● SUPPLIED ENTRIES
* BEGIN *

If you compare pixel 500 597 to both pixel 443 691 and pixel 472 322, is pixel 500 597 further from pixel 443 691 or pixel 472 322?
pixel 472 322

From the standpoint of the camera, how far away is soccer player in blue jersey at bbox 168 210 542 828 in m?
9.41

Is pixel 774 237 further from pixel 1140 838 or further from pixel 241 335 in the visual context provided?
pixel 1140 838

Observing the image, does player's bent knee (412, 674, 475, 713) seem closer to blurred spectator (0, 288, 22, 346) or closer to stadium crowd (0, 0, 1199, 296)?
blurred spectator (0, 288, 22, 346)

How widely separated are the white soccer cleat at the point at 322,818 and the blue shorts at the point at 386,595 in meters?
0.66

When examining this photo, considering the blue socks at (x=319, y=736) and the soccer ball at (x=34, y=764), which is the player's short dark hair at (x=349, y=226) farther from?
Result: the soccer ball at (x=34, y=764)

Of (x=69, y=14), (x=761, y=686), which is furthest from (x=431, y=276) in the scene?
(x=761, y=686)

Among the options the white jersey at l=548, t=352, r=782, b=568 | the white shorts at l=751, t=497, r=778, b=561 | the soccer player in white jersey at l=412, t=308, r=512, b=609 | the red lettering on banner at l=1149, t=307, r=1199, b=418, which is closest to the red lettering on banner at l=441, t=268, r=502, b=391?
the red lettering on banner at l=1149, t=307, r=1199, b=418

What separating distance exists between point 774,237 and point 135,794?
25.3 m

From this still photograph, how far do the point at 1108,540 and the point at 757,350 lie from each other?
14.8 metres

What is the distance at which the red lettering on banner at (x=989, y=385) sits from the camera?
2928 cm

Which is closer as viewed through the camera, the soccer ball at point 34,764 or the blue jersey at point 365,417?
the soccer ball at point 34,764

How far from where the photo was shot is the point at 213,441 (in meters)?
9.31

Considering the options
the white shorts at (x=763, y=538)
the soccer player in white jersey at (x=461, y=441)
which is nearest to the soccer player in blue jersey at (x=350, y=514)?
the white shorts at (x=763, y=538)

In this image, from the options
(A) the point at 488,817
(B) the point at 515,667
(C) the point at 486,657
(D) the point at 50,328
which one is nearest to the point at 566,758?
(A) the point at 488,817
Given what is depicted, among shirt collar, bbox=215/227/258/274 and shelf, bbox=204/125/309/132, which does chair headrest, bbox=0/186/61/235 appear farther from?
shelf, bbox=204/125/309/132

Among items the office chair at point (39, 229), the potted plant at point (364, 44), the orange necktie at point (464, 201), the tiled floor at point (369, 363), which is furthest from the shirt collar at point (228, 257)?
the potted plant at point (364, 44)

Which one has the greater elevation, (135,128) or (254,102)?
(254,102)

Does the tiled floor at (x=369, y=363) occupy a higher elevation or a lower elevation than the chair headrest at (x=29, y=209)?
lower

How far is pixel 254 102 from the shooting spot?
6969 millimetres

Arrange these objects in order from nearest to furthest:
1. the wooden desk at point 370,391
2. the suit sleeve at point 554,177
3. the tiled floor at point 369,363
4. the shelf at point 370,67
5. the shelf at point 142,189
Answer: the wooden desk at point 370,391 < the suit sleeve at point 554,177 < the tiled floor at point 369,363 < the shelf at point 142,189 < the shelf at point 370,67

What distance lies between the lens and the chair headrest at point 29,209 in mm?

* END *

● WRITTEN TASK
Rewrite the records from the line containing "Arrange these objects" through the end of the records, replacing "lens" with "camera" and leaving everything else unchanged.

● RESULT
Arrange these objects in order from nearest to furthest:
1. the wooden desk at point 370,391
2. the suit sleeve at point 554,177
3. the tiled floor at point 369,363
4. the shelf at point 370,67
5. the shelf at point 142,189
Answer: the wooden desk at point 370,391 < the suit sleeve at point 554,177 < the tiled floor at point 369,363 < the shelf at point 142,189 < the shelf at point 370,67

What distance lies between the camera and the chair headrest at point 29,209 in mm?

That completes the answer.